Nos acercamos a la barra y Vladimir le hizo una señal con los dedos al barista, quien asintió, obediente, y abrió una cortina justo al lado del bar. Una escalinata nos condujo hasta un salón subterráneo iluminado por un resplandor rojo. Al principio me pareció inquietante estar ahí; nunca lo había visto antes. Pero el temor duró poco: Vladimir me tomó del cuello con violencia inesperada y me empujó contra la pared. Me había atrapado. Apenas podía respirar bajo la presión de su cuerpo, pero esa asfixia me excitaba. Su boca buscó la mía con urgencia, y entre la fricción de sus labios sentí algo filoso, como la amenaza de un colmillo que rozaba mi lengua. El ardor se encendió en mi interior. Nos arrancamos las camisas con torpeza, como si quisiéramos desgarrarnos mutuamente, y los pantalones cayeron al suelo en un descuido desenfrenado. Al poco tiempo estábamos piel contra piel, piel contra fiera. Cada embestida suya era un abrazo y un ataque, un beso y una mordida contenida, y en esa frontera entre placer y peligro mi cuerpo ardía con la certeza de estar siendo devorado.
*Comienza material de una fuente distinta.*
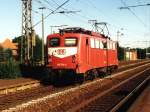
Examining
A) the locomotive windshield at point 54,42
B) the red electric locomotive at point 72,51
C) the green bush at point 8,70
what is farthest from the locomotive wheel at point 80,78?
the green bush at point 8,70

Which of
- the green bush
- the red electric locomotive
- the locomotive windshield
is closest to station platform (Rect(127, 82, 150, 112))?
the red electric locomotive

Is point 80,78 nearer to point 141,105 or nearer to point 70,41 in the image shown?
point 70,41

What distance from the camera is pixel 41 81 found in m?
25.2

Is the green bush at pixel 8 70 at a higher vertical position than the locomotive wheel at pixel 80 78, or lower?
higher

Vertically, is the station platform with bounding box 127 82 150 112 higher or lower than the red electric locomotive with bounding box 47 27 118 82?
lower

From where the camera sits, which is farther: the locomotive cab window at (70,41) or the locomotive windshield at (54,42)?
the locomotive windshield at (54,42)

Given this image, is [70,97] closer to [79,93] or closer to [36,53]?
[79,93]

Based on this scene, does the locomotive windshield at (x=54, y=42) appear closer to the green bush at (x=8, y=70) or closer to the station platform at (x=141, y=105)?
the green bush at (x=8, y=70)

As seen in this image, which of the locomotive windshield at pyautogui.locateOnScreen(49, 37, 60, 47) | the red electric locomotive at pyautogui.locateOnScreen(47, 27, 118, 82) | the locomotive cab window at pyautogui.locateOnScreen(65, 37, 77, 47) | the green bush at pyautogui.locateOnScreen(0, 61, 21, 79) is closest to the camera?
the red electric locomotive at pyautogui.locateOnScreen(47, 27, 118, 82)

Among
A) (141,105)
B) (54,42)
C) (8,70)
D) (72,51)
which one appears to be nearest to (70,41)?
(72,51)

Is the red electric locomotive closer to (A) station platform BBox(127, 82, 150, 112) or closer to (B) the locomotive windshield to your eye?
(B) the locomotive windshield

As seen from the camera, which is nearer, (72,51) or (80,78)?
(72,51)

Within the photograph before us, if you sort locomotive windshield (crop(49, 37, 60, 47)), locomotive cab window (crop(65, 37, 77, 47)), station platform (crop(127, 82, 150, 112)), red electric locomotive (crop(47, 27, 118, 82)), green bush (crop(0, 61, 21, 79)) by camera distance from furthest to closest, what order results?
1. green bush (crop(0, 61, 21, 79))
2. locomotive windshield (crop(49, 37, 60, 47))
3. locomotive cab window (crop(65, 37, 77, 47))
4. red electric locomotive (crop(47, 27, 118, 82))
5. station platform (crop(127, 82, 150, 112))

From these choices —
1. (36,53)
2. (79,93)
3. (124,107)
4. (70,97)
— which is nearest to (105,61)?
(79,93)
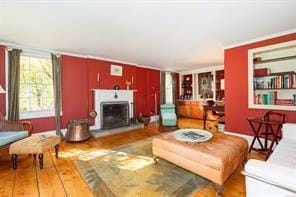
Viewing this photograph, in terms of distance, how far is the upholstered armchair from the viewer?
100 inches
La temperatura había comenzado a subir, acompañada por el olor a sudor y loción. Sin embargo, entre la oscuridad y la iluminación roja, me percaté de que no estábamos solos. Había un grupo de hombres observándonos con una perversidad que nunca podré olvidar. Intenté empujar a Vladimir para que me soltara, pero era demasiado fuerte, mucho más de lo que aparentaba. En ese momento quise gritar, pero otra mano, que no era la de Vladimir, me tapó con fuerza la boca y entonces sus dientes, agudos y penetrantes, se hundieron con ferocidad en mi carne y todo se oscureció.
Cuando desperté, estaba en la habitación de un hospital. La médica me explicó que me había pasado de copas y que casi caía en un coma etílico. Carlos y Cristian me habían encontrado desmayado en el antro, así que me llevaron allí. “Es necesario que te haga un análisis de sangre”. No obstante, yo sabía que lo de esa noche había sido real, así que miré a la médica y, con la certeza de un delincuente que acepta sus delitos, le dije: “No, gracias. Ya sé los resultados”. Me levanté y le sonreí con ironía, aceptando la marca que otros sólo desean conocer en los cuentos de terror.